[Short descriptive text snippets]
--

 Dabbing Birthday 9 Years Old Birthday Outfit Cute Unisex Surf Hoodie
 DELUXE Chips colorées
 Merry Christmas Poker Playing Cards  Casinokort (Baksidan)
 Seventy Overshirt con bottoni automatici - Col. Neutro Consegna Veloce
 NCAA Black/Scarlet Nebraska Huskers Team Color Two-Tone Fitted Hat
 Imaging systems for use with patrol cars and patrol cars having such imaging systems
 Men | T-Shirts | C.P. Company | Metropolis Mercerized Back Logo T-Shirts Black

--

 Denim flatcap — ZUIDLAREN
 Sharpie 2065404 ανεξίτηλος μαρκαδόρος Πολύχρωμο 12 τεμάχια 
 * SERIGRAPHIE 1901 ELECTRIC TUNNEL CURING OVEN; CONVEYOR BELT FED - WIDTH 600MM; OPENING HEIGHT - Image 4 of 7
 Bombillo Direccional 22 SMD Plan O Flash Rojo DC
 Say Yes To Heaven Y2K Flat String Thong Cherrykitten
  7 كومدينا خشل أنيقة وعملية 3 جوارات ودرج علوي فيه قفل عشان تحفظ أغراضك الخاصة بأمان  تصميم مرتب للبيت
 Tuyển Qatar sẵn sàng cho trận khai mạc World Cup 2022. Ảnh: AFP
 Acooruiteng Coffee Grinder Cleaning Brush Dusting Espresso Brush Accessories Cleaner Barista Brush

--

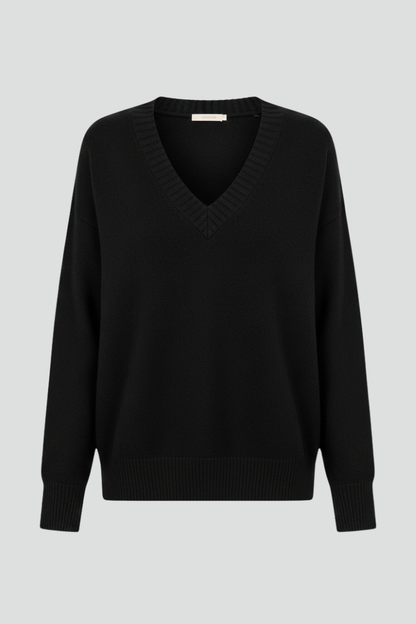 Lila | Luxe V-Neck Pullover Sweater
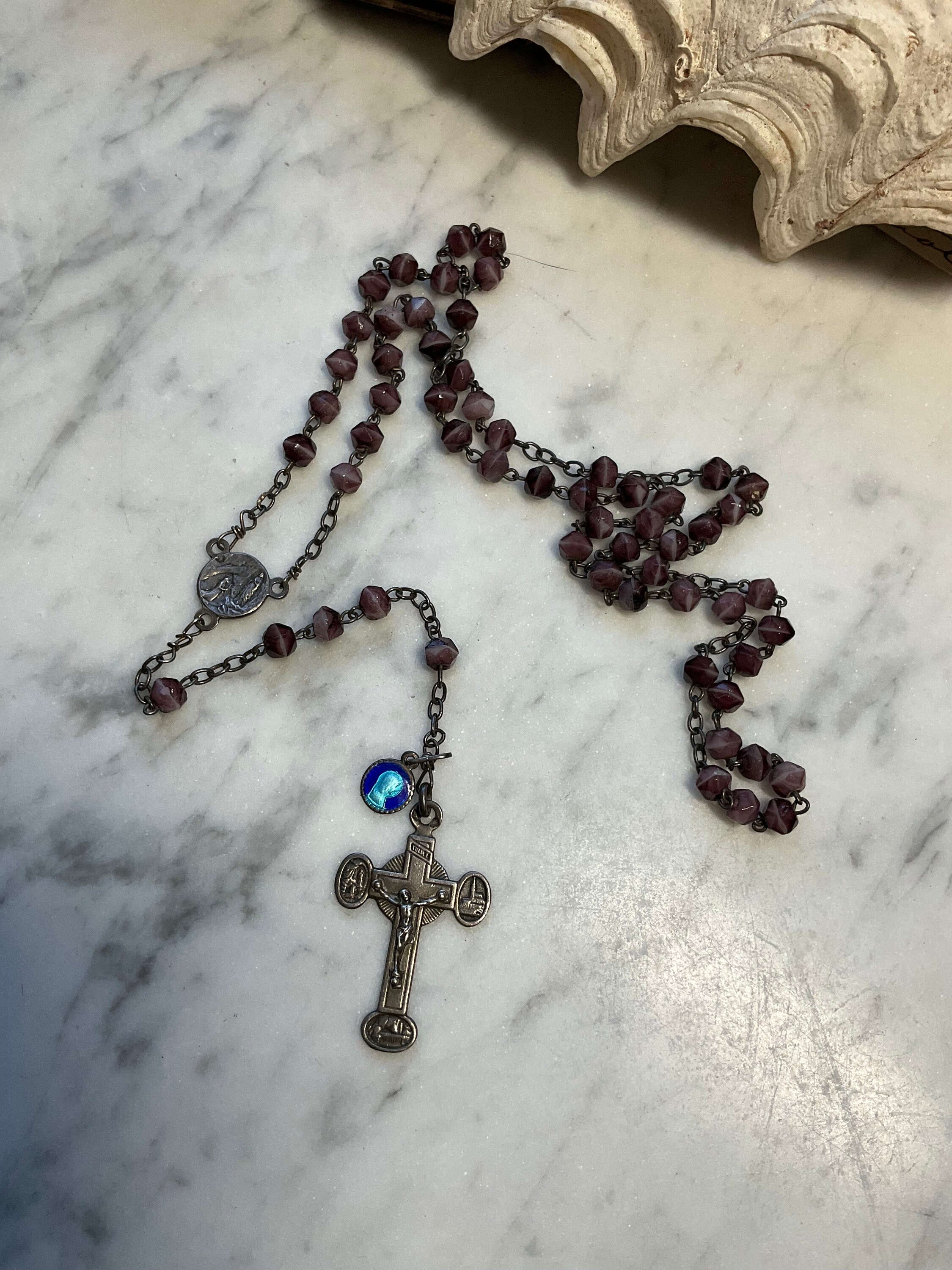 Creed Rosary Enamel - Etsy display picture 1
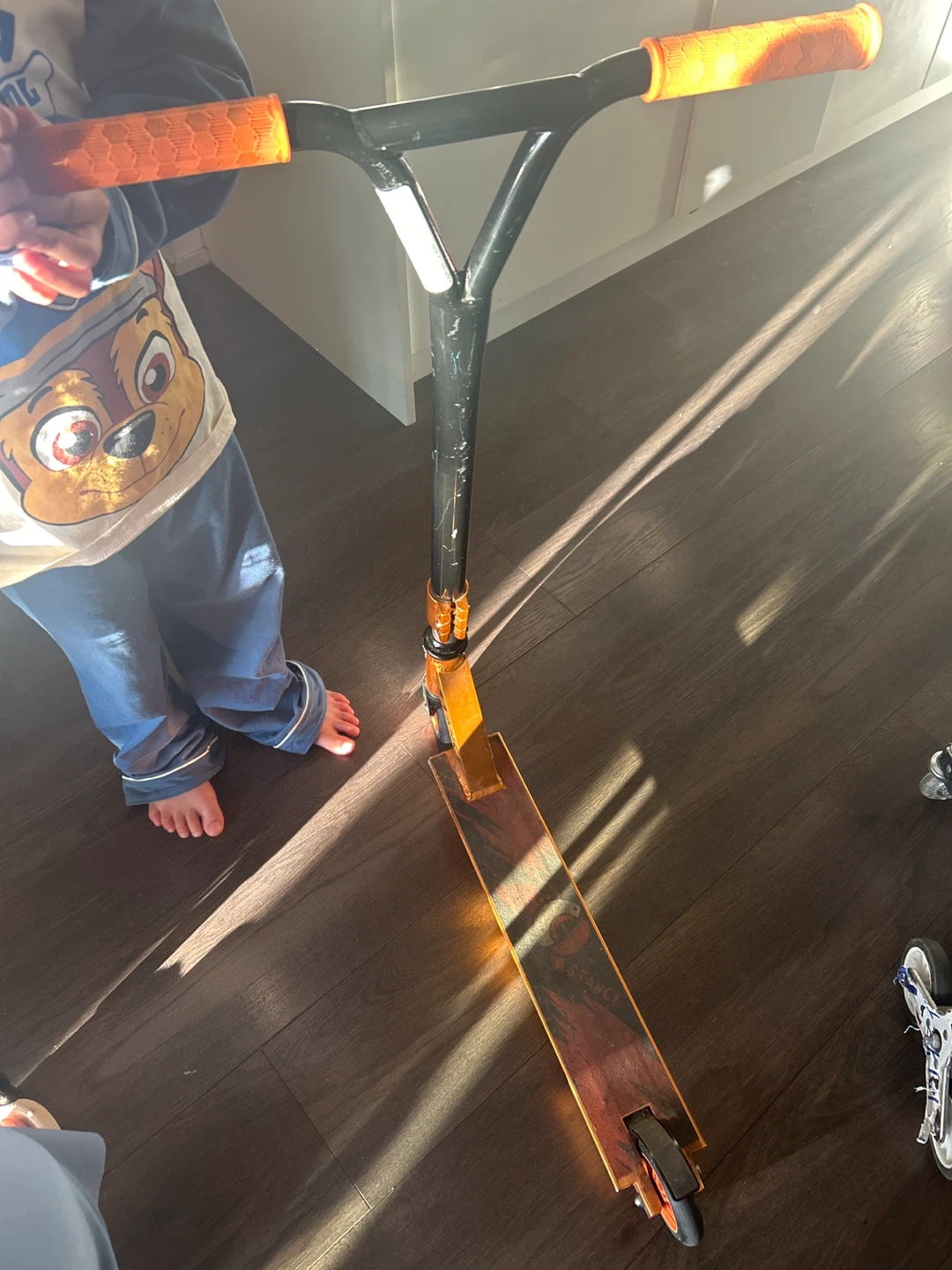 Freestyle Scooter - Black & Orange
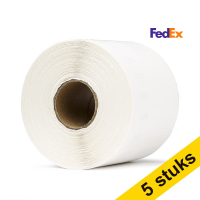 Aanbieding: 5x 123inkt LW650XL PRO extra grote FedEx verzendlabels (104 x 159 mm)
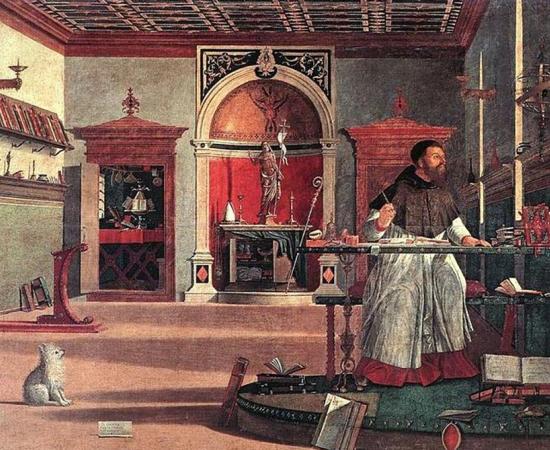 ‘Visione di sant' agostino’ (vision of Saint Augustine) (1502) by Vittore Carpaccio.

--

### Task brief:
Express the lines between the line holding "Denim flatcap — ZUIDLAREN" and the line holding "Bombillo Direccional 22", inclusive, as a JSON list of strings with one string per line and blank lines omitted.

### Task solution:
[
  " Denim flatcap — ZUIDLAREN",
  " Sharpie 2065404 ανεξίτηλος μαρκαδόρος Πολύχρωμο 12 τεμάχια ",
  " * SERIGRAPHIE 1901 ELECTRIC TUNNEL CURING OVEN; CONVEYOR BELT FED - WIDTH 600MM; OPENING HEIGHT - Image 4 of 7",
  " Bombillo Direccional 22 SMD Plan O Flash Rojo DC"
]